Problem 1 – From the shoe heel patent description, echo the text between "JP3244158U7 - Shoe" and "losing its shape.", inclusive.
Problem 2 – List every publication number that the shoe heel patent description cites as prior patent documents.
Problem 3 –
Answer these from the shoe heel patent description:
(a) What does the user generally use when putting on shoes to avoid damaging the heel?
(b) According to Patent Document 2, how is the shoehorn fixed to the inside of the heel?
(c) What property of superelastic alloys did the inventors try to use?

Document extract –
JP3244158U7 - Shoe heel holder - Google Patents

Description

This invention relates to a shoe heel shape retainer that prevents the heel from losing its shape.

Traditionally, a counter (moon-shaped core) has been attached to the inside of the heel of a shoe to maintain the shape of the heel. When putting on shoes, the user generally uses his/her hand or a shoehorn to avoid damaging the heel. Also, this counter (moon-shaped core) is usually made to be at a height that reaches the bottom of the heel of the shoe to prevent the user from accidentally stepping on the upper edge of the counter with the heel of the foot. However, users are often lazy and step on the heel of the shoe without using their hand or a shoehorn to force their foot into the inside of the shoe. This causes the counter (moon-shaped core) to deform, making it difficult to walk and unsightly. Once the counter (moon-shaped core) of the heel of the shoe loses its shape and becomes deformed, it cannot be restored to its original state, so it is necessary to ask a professional repair shop to replace the counter (moon-shaped core).

For example, Patent Document 1 proposes a shoe that has a curved portion made of a hard material on the upper edge of the counter (moon-shaped core), allowing the user to put on the shoe smoothly without the sole of the heel stepping on the upper edge of the counter (moon-shaped core). Patent Document 2 proposes attaching a shoehorn made of a hard material without any bends to the inside of the heel of the shoe with an adhesive or the like, so that the heel of the shoe and the shoehorn itself do not get crushed. Patent Document 3 further proposes a shoe that has a hard protrusion extending diagonally upward and backward on the upper edge of the heel of the shoe so that the shoe can be put on without using hands, and the protrusion can reliably guide the heel of the user's foot into the inside of the shoe as it is lowered from above.

Japanese Utility Model Application Publication No. 2-59608 JP 2004-344396 A JP 2022-139151 A

However, these methods involve reinforcing the heel of the shoe with a hard material, making the heel harder than necessary, which can cause problems such as hurting the heel of the user and impairing the fit. The inventors conducted extensive research to solve these problems, and came up with this invention by attempting to solve these problems by utilizing the amazing elastic recovery properties of superelastic alloys.

Entries shown –
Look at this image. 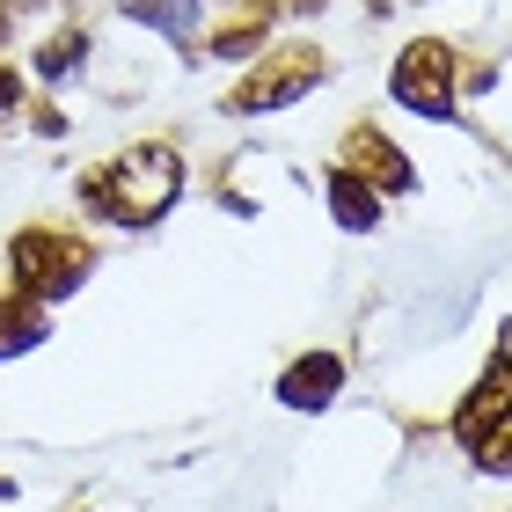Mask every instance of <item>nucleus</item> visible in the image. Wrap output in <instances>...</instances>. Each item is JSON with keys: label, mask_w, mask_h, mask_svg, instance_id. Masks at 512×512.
Instances as JSON below:
<instances>
[{"label": "nucleus", "mask_w": 512, "mask_h": 512, "mask_svg": "<svg viewBox=\"0 0 512 512\" xmlns=\"http://www.w3.org/2000/svg\"><path fill=\"white\" fill-rule=\"evenodd\" d=\"M8 30H15V8H0V44H8Z\"/></svg>", "instance_id": "nucleus-13"}, {"label": "nucleus", "mask_w": 512, "mask_h": 512, "mask_svg": "<svg viewBox=\"0 0 512 512\" xmlns=\"http://www.w3.org/2000/svg\"><path fill=\"white\" fill-rule=\"evenodd\" d=\"M337 388H344V359L337 352H308V359L286 366L278 403H286V410H322V403H337Z\"/></svg>", "instance_id": "nucleus-7"}, {"label": "nucleus", "mask_w": 512, "mask_h": 512, "mask_svg": "<svg viewBox=\"0 0 512 512\" xmlns=\"http://www.w3.org/2000/svg\"><path fill=\"white\" fill-rule=\"evenodd\" d=\"M344 169H359L374 191H417V169L403 161V147H395L381 125H366V118L344 132Z\"/></svg>", "instance_id": "nucleus-6"}, {"label": "nucleus", "mask_w": 512, "mask_h": 512, "mask_svg": "<svg viewBox=\"0 0 512 512\" xmlns=\"http://www.w3.org/2000/svg\"><path fill=\"white\" fill-rule=\"evenodd\" d=\"M30 344H44V300L8 293V300H0V359L30 352Z\"/></svg>", "instance_id": "nucleus-10"}, {"label": "nucleus", "mask_w": 512, "mask_h": 512, "mask_svg": "<svg viewBox=\"0 0 512 512\" xmlns=\"http://www.w3.org/2000/svg\"><path fill=\"white\" fill-rule=\"evenodd\" d=\"M8 110H22V74H15V66H0V118H8Z\"/></svg>", "instance_id": "nucleus-12"}, {"label": "nucleus", "mask_w": 512, "mask_h": 512, "mask_svg": "<svg viewBox=\"0 0 512 512\" xmlns=\"http://www.w3.org/2000/svg\"><path fill=\"white\" fill-rule=\"evenodd\" d=\"M330 213H337V227L366 235V227L381 220V191H374L359 169H344V161H337V169H330Z\"/></svg>", "instance_id": "nucleus-8"}, {"label": "nucleus", "mask_w": 512, "mask_h": 512, "mask_svg": "<svg viewBox=\"0 0 512 512\" xmlns=\"http://www.w3.org/2000/svg\"><path fill=\"white\" fill-rule=\"evenodd\" d=\"M454 432H461V447H469L476 469L512 476V359H505V352L476 374L469 403L454 410Z\"/></svg>", "instance_id": "nucleus-3"}, {"label": "nucleus", "mask_w": 512, "mask_h": 512, "mask_svg": "<svg viewBox=\"0 0 512 512\" xmlns=\"http://www.w3.org/2000/svg\"><path fill=\"white\" fill-rule=\"evenodd\" d=\"M81 52H88V37H81V30H59V44H44V52H37V74H44V81H59Z\"/></svg>", "instance_id": "nucleus-11"}, {"label": "nucleus", "mask_w": 512, "mask_h": 512, "mask_svg": "<svg viewBox=\"0 0 512 512\" xmlns=\"http://www.w3.org/2000/svg\"><path fill=\"white\" fill-rule=\"evenodd\" d=\"M74 191H81L88 213H103L118 227H147V220H161L183 198V154L169 147V139H139V147L81 169Z\"/></svg>", "instance_id": "nucleus-1"}, {"label": "nucleus", "mask_w": 512, "mask_h": 512, "mask_svg": "<svg viewBox=\"0 0 512 512\" xmlns=\"http://www.w3.org/2000/svg\"><path fill=\"white\" fill-rule=\"evenodd\" d=\"M8 271H15V293L66 300V293H81L88 271H96V242L74 235V227H22L8 242Z\"/></svg>", "instance_id": "nucleus-2"}, {"label": "nucleus", "mask_w": 512, "mask_h": 512, "mask_svg": "<svg viewBox=\"0 0 512 512\" xmlns=\"http://www.w3.org/2000/svg\"><path fill=\"white\" fill-rule=\"evenodd\" d=\"M0 8H15V15H22V8H37V0H0Z\"/></svg>", "instance_id": "nucleus-14"}, {"label": "nucleus", "mask_w": 512, "mask_h": 512, "mask_svg": "<svg viewBox=\"0 0 512 512\" xmlns=\"http://www.w3.org/2000/svg\"><path fill=\"white\" fill-rule=\"evenodd\" d=\"M271 15H278V0H242V8L213 30V52H220V59L256 52V44H264V30H271Z\"/></svg>", "instance_id": "nucleus-9"}, {"label": "nucleus", "mask_w": 512, "mask_h": 512, "mask_svg": "<svg viewBox=\"0 0 512 512\" xmlns=\"http://www.w3.org/2000/svg\"><path fill=\"white\" fill-rule=\"evenodd\" d=\"M388 96L410 110V118H454V44L447 37H410L403 59L388 74Z\"/></svg>", "instance_id": "nucleus-5"}, {"label": "nucleus", "mask_w": 512, "mask_h": 512, "mask_svg": "<svg viewBox=\"0 0 512 512\" xmlns=\"http://www.w3.org/2000/svg\"><path fill=\"white\" fill-rule=\"evenodd\" d=\"M293 8H315V0H293Z\"/></svg>", "instance_id": "nucleus-15"}, {"label": "nucleus", "mask_w": 512, "mask_h": 512, "mask_svg": "<svg viewBox=\"0 0 512 512\" xmlns=\"http://www.w3.org/2000/svg\"><path fill=\"white\" fill-rule=\"evenodd\" d=\"M322 74H330L322 44H278L271 59H256L249 74L227 88V110H235V118H256V110H286V103L308 96Z\"/></svg>", "instance_id": "nucleus-4"}]
</instances>
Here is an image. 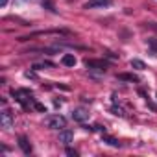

Finished answer 1 –
JP3244158U7 - Shoe heel holder - Google Patents

Description

This invention relates to a shoe heel shape retainer that prevents the heel from losing its shape.

Finished answer 2 –
Japanese Utility Model Application Publication No. 2-59608
JP 2004-344396 A
JP 2022-139151 A

Finished answer 3 –
(a) His/her hand or a shoehorn.
(b) With an adhesive or the like.
(c) Their elastic recovery properties.